> **Task description**
Arrange the lines of the entries below, from the line containing "When comparing (456,145)" through the line containing "58.7 meters" (both included), as a JSON list of strings with one string per line. Leave out blank lines.

>> begin

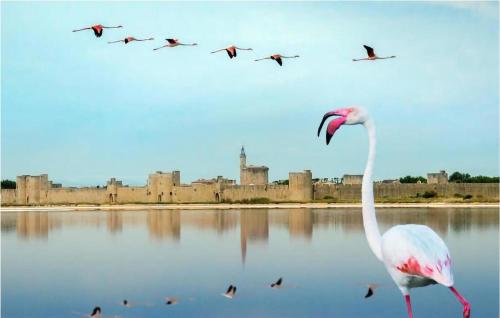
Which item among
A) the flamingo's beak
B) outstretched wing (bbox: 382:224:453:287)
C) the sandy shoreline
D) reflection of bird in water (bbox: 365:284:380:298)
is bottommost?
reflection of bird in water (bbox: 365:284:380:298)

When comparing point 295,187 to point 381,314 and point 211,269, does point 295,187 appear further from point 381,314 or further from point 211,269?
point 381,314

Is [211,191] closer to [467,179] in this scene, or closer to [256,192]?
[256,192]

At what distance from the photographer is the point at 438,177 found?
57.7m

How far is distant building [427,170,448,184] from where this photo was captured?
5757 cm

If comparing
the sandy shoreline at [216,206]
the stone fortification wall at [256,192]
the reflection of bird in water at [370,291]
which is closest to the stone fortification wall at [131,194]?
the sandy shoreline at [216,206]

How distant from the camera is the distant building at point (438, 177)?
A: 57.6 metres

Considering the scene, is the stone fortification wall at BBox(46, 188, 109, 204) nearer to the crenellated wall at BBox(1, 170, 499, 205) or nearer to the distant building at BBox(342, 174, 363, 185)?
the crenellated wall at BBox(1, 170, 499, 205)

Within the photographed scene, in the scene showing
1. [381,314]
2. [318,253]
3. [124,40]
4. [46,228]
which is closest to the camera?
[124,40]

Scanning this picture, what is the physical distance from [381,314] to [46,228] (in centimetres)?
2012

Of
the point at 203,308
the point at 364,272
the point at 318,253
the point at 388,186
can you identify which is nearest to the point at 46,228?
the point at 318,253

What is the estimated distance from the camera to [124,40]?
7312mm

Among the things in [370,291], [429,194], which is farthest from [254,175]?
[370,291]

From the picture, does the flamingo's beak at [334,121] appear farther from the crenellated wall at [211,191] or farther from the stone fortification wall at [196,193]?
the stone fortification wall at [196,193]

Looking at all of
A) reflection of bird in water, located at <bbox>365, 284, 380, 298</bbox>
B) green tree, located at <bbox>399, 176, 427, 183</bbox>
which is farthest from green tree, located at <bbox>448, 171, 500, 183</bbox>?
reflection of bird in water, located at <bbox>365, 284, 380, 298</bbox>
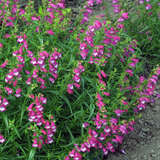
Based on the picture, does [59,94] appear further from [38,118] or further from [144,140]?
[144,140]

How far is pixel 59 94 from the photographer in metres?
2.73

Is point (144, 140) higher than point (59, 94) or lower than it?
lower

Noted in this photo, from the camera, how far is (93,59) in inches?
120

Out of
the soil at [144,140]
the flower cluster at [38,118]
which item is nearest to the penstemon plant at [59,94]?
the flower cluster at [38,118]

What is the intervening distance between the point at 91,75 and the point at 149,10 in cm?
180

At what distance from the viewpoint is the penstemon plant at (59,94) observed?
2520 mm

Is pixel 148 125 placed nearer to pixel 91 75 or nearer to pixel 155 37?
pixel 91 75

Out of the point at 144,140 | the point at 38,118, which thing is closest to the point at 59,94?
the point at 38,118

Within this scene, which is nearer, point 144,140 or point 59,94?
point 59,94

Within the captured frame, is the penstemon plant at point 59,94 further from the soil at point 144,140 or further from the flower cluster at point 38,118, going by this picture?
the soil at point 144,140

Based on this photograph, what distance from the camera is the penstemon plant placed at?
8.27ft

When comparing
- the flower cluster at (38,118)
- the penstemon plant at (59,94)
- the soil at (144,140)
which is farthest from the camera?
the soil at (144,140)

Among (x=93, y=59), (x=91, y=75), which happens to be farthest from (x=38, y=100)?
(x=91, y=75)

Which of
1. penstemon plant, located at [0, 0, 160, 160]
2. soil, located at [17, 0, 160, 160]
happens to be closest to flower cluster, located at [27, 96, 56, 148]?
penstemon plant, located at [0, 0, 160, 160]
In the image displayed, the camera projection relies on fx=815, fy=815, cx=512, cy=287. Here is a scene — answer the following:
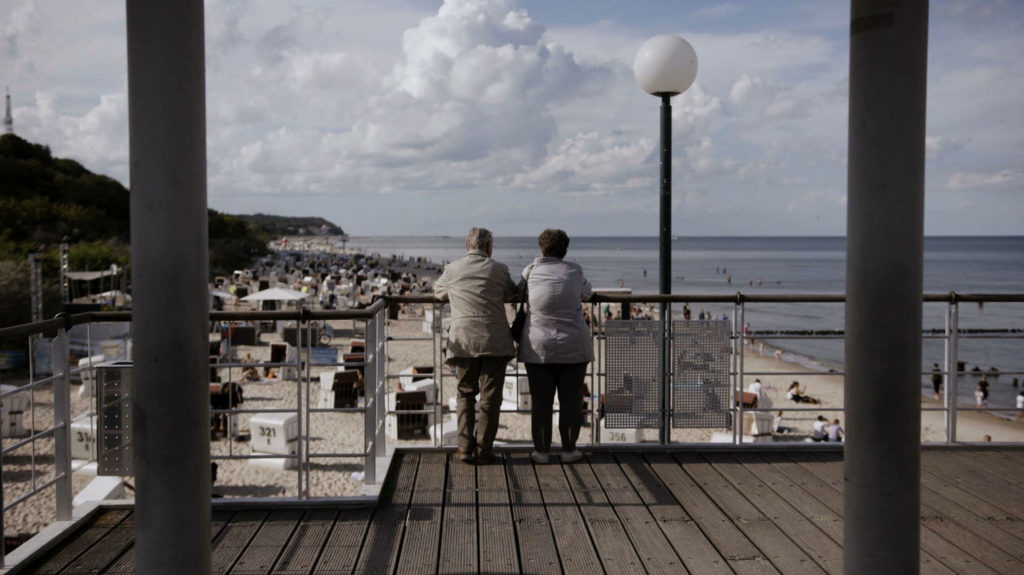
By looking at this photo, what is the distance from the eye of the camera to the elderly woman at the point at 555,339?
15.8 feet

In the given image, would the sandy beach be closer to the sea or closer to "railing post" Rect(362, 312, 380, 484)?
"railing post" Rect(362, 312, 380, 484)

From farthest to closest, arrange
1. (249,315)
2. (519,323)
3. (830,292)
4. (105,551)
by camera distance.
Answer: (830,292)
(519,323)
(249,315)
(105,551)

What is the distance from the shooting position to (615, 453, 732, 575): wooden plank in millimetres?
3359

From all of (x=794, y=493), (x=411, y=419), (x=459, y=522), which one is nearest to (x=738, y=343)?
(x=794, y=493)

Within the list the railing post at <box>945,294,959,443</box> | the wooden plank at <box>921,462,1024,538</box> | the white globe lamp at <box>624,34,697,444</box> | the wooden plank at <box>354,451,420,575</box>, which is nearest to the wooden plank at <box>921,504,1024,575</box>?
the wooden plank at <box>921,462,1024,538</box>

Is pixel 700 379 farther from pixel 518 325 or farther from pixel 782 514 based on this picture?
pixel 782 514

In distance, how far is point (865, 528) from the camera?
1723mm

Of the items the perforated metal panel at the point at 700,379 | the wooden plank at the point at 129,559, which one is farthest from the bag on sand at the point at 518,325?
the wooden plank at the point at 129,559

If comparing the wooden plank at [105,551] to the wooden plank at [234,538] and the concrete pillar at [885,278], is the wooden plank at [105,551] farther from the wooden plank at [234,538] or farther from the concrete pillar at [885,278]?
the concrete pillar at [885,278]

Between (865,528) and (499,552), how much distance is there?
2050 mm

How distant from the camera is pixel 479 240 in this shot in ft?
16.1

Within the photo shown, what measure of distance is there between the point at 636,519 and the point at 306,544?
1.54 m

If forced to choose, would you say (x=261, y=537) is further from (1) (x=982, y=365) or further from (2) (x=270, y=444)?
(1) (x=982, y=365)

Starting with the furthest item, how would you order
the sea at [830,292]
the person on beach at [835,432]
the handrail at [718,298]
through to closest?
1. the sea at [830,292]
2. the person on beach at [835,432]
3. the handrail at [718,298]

>> end
>> begin

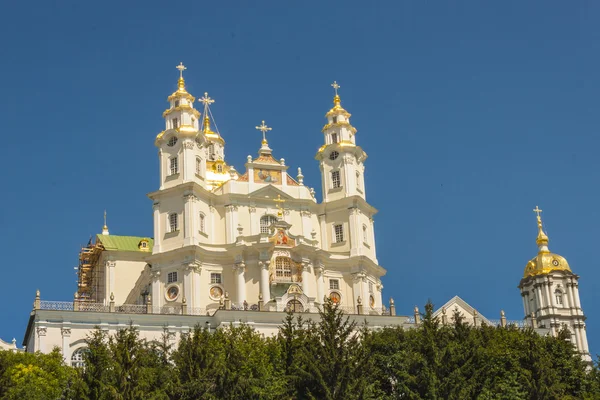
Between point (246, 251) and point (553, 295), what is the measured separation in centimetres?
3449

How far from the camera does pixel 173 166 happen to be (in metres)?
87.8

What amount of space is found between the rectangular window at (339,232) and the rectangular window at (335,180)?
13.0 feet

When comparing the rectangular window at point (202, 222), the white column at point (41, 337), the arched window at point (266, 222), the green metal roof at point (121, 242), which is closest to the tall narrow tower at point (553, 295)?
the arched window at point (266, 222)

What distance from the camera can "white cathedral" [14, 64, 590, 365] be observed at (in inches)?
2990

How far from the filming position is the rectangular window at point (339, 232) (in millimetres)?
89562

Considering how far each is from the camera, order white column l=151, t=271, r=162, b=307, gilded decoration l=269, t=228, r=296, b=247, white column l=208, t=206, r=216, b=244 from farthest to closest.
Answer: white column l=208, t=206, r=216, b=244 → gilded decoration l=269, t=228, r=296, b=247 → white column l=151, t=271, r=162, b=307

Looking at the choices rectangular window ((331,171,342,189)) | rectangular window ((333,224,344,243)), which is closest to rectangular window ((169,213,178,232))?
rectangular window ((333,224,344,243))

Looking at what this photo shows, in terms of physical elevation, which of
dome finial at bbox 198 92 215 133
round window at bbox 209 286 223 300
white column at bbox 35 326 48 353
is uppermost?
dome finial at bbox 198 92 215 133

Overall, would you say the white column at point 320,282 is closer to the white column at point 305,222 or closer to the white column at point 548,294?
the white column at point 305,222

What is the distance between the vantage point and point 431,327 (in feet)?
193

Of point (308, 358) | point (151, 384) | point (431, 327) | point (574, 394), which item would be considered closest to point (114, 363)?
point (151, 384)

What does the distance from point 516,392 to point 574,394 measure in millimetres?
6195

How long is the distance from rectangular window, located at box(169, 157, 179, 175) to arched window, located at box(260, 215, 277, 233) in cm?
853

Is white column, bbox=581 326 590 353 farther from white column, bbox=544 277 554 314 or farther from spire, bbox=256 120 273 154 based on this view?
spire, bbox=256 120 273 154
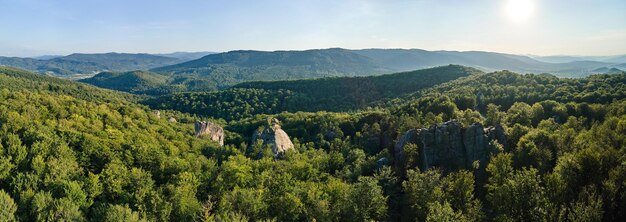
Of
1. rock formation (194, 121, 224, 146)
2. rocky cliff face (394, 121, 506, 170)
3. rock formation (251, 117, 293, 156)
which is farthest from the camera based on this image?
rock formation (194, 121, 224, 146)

>> end
>> begin

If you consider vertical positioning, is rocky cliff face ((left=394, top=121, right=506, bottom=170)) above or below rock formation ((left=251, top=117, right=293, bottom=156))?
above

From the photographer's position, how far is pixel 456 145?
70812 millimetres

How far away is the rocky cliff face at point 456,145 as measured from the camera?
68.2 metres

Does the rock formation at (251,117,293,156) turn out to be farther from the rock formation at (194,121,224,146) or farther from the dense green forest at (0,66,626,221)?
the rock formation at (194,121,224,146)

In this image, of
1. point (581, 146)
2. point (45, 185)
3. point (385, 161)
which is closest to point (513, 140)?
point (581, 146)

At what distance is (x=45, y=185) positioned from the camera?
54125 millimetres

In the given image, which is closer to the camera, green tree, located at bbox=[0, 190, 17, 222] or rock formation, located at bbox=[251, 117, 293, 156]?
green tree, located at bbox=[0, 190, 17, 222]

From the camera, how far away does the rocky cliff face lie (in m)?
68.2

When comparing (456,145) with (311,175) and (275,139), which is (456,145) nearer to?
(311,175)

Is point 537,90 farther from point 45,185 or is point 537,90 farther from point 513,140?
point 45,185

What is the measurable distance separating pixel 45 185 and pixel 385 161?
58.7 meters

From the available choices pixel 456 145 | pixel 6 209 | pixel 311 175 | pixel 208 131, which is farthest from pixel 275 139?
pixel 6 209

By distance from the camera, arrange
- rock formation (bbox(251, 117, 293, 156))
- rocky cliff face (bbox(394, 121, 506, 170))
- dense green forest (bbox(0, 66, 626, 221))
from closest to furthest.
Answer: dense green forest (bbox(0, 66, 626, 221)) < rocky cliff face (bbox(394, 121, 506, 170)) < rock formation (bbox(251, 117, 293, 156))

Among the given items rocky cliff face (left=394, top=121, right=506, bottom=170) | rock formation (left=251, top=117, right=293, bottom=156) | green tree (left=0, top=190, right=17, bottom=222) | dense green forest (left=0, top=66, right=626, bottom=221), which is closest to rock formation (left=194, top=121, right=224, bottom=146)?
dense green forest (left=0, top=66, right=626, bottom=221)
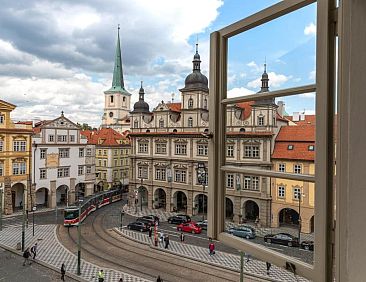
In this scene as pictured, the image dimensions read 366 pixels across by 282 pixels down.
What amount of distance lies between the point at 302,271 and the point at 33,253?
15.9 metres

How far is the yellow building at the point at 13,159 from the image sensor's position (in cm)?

>> end

> **Written answer**
[
  "When comparing (456,145) with (311,175) and (275,139), which is (456,145) nearer to?",
  "(311,175)",
  "Is point 537,90 farther from point 45,185 or is point 537,90 farther from point 513,140?",
  "point 45,185",
  "What is the measurable distance separating pixel 45 185 and pixel 385 161?",
  "58.7 meters"
]